### Task objective:
Type out the material below exactly.

### Task input:

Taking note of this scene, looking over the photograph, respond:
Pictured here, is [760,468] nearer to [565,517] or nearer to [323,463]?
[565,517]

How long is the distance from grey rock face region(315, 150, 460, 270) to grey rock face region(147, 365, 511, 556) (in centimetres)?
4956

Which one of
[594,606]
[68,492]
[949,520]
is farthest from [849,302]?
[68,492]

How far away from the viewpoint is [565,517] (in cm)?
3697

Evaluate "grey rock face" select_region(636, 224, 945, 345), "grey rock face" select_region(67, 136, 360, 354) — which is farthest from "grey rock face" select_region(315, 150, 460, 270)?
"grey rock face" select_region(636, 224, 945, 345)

### Completed task:
Taking note of this scene, looking over the photograph, respond:
Pictured here, is [760,468] nearer to [565,517] or nearer to [323,463]?
[565,517]

How long is the distance from grey rock face region(315, 150, 460, 270) to grey rock face region(147, 365, 511, 556) (in centimetres)?
4956

Which one of
[594,606]
[68,492]
[949,520]
is farthest from [849,302]?
[68,492]

How far away from the viewpoint is [565,517] (in cm)?
3697

Evaluate "grey rock face" select_region(636, 224, 945, 345), "grey rock face" select_region(67, 136, 360, 354) — which is farthest from "grey rock face" select_region(315, 150, 460, 270)?
"grey rock face" select_region(636, 224, 945, 345)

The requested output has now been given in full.